The Hidden Dimension by Edward T Hall Review HR Examiner

John Sumser of HRExaminer reviews The Hidden Dimension by Edward T. Hall and discusses the HR Connection

The Hidden Dimension
Edward Hall
Anchor Books, 1966
ISBN 0-385-08476-5

What is the second stage of a company’s growth? One way of thinking about it is that the culture has matured to the point that it can be managed. The company’s culture is viable. At this point, professional managers, with process refinement skills can be added to the original entrepreneurial team. Growth is enhanced and energized through the endeavors of professionals who know how to straighten out the marketing fundamentals, tune the sales process, systematize product development and balance risk in the professional services arm.

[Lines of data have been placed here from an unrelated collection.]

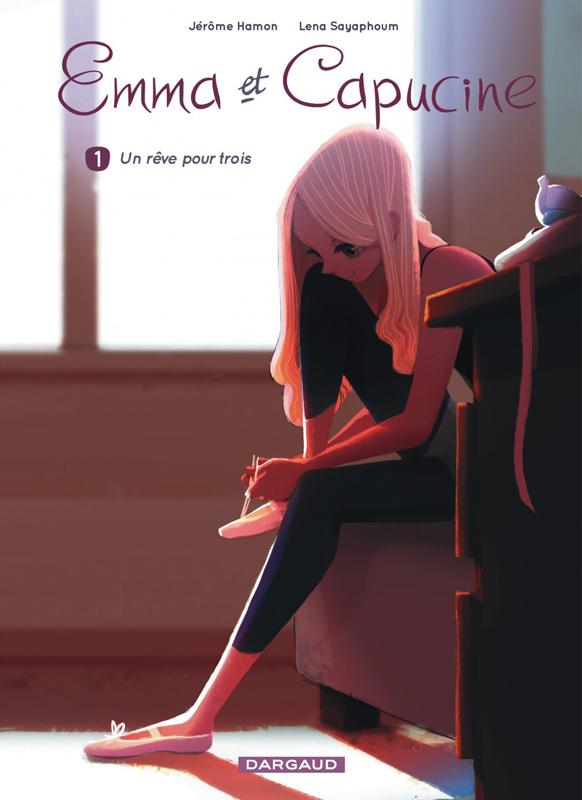 EMMA ET CAPUCINE - T1 - UN REVE POUR TROIS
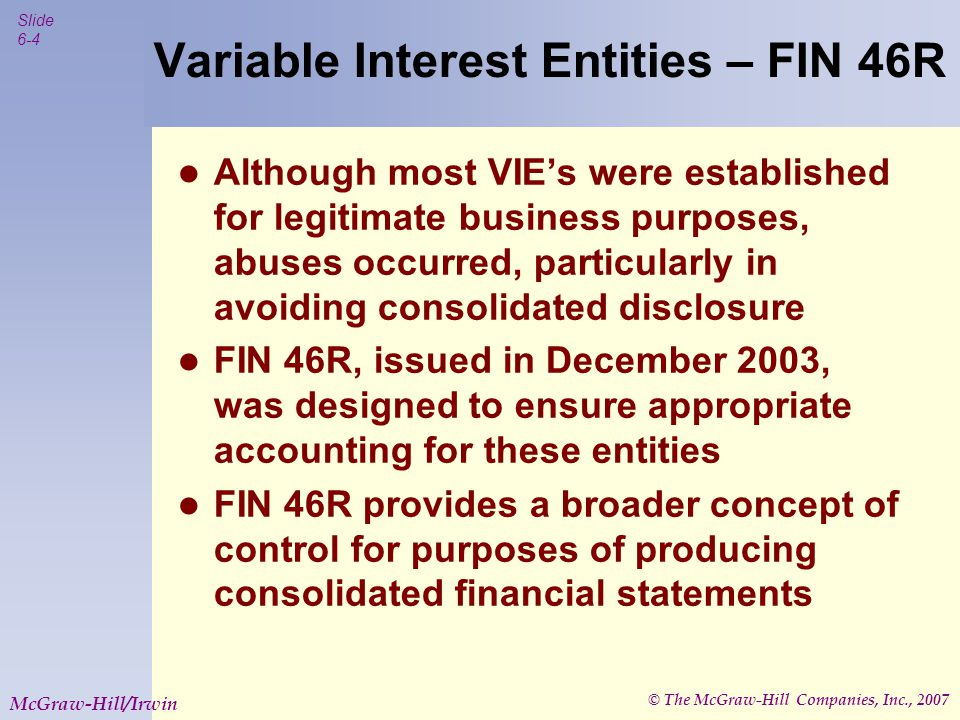 © The McGraw-Hill Companies, Inc., 2007 Slide 6-5 McGraw-Hill/Irwin Variable Interest Entities – FIN 46R Controlling financial interest on the part of a primary beneficiary is deemed to exist when the following characteristics are present:  The direct or indirect ability to make decisions about the entity's activities  The obligation to absorb any expected losses of the entity  The right to receive any expected residual returns of the entity (When these are present, consolidated financial statements must be produced!)
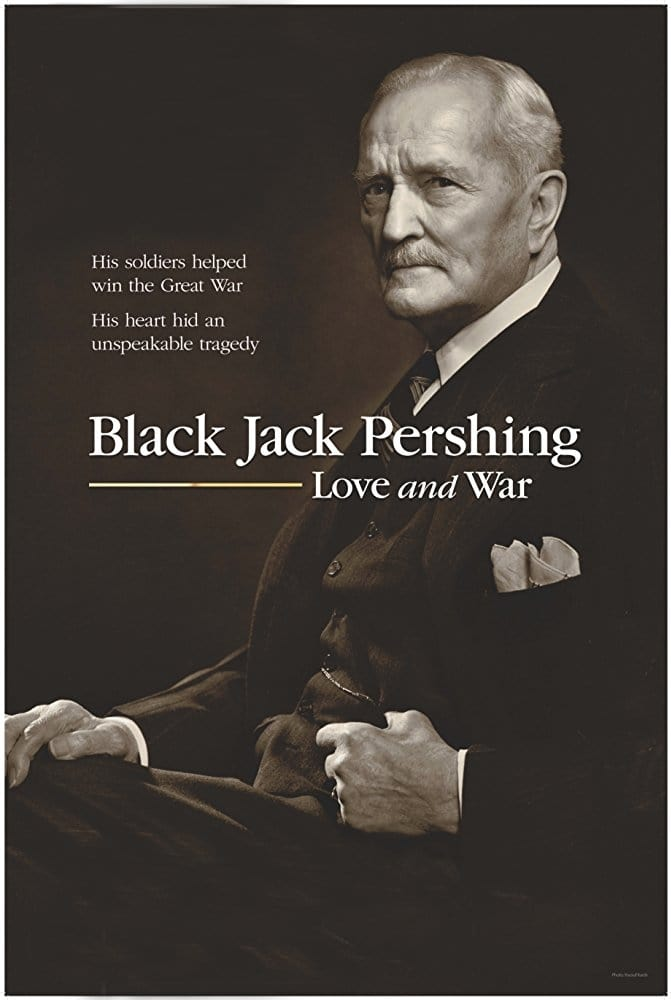 watch Black Jack Pershing: Love and War 2017 Stream online free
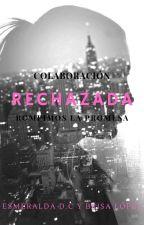 Rechazada by EsmeCarreras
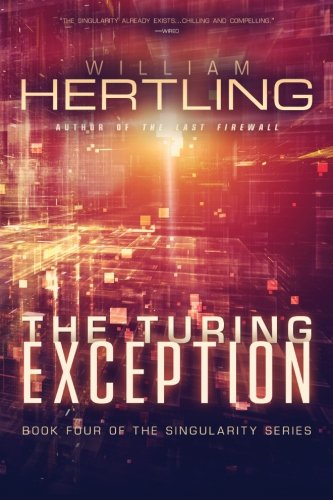 9781942097013: The Turing Exception: Volume 4 (Singularity)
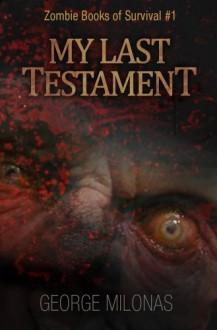 My Last Testament (Zombie Books of Survival) - George Milonas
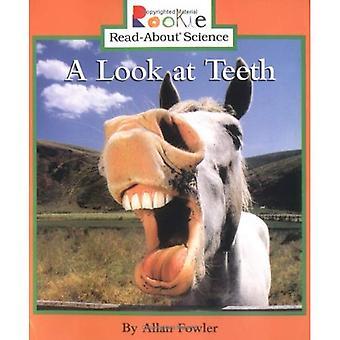 En titt på tänderna (Rookie läsa-om vetenskap)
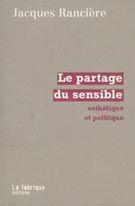 LA FABRIQUE EDITIONS - Philosophie - Le partage du sensible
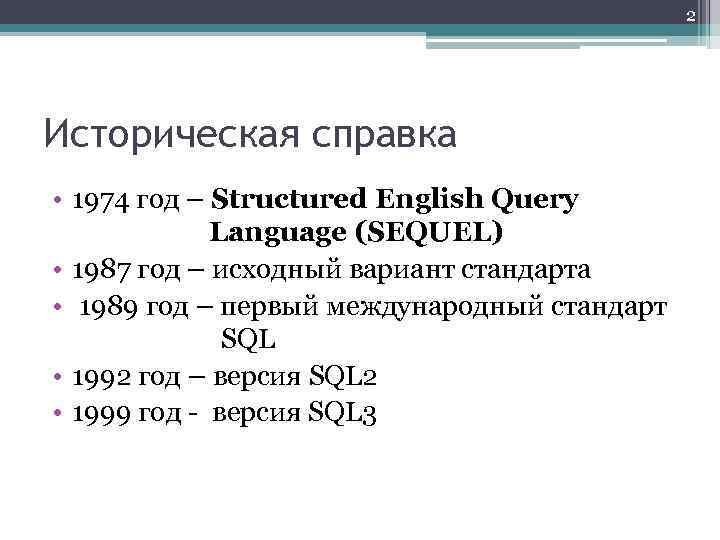 2 Историческая справка • 1974 год – Structured English Query Language (SEQUEL) • 1987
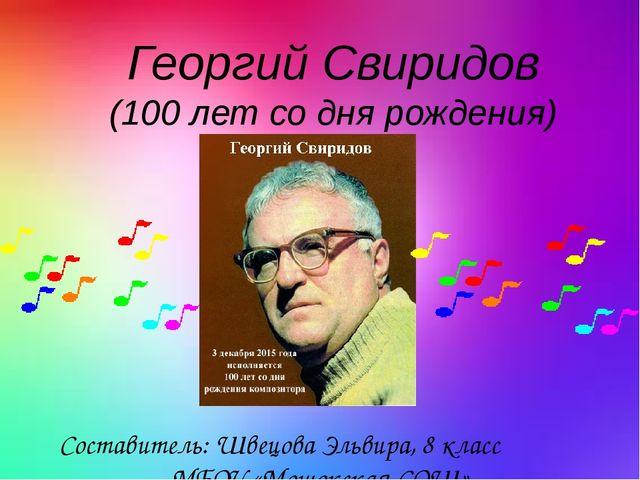 Георгий Свиридов (100 лет со дня рождения) Составитель: Швецова Эльвира, 8 кл...
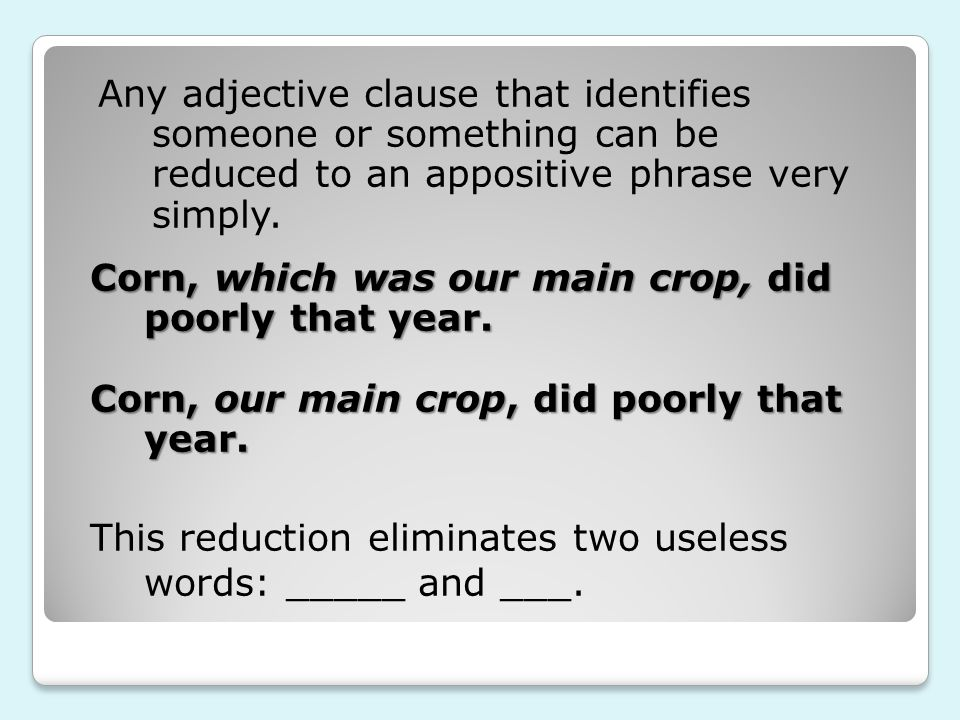 Corn, which was our main crop, did poorly that year. Corn, our main crop, did poorly that year. This reduction eliminates two useless words: _____ and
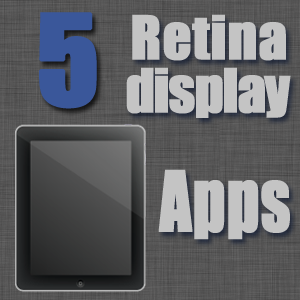 5 retina display apps for the new iPad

Culture is a hazy concept. The sum total of interaction patterns, modes of thought, ways of speaking, icons, history, geography, dress codes, office layouts, the role of authority and a host of other factors, it is the “way the company works”. The relative importance of these variables is poorly understood but at the heart of the risks associated with second-stage growth, right after expense optimization and a clear track to profitability. A great second-stage manager understands, more or less intuitively, what can and what cannot be ‘tweaked’. The search for useless sacred cows, begins in earnest. The risk is in killing a real one.

In all contemporary Western societies, the labor shortage, driven by baby boomer demographics imposes additional cultural management requirements. With four observable native generations, and a host of immigrant cultures to boot, the modern workplace is a blend of nationalities, races and attitudes. Balancing the needs of each subgroup requires that the organization have a clear grasp of its overall culture and the relationship of the subgroup to the whole. Although there maybe some quibble about using the same tactics, the United Nations comes to mind when considering the problem in its full complexity.

Although the differences range from the subtle to the grotesque, cultures vary in terms of the perceptions embedded in native language and raw understandings of spatial relationships. These variations occur naturally in regional subcultures within a country and between different countries. Language variations may, for example, include specialized understandings of environmental factors or a deep rendering of status systems. Cultural approaches to space vary from the inverse of the west (Japanese focus on the spaces between objects while Westerners focus on the objects) to the absence of relevant experience (Arab cultures do not utilize ‘rooms’ with the same boundaries as the West.) The very meaning of everyday things and experiences is at the heart of the cultural integration problem faced in Western workforces.

The Hidden Dimension is Edward Hall’s time honored classic on the role of space and spatial reasoning in culture. A delightful weekend read, it will provide the sort of challenge to your thinking that will result in clearer, more effective decisions that involve cultural variables.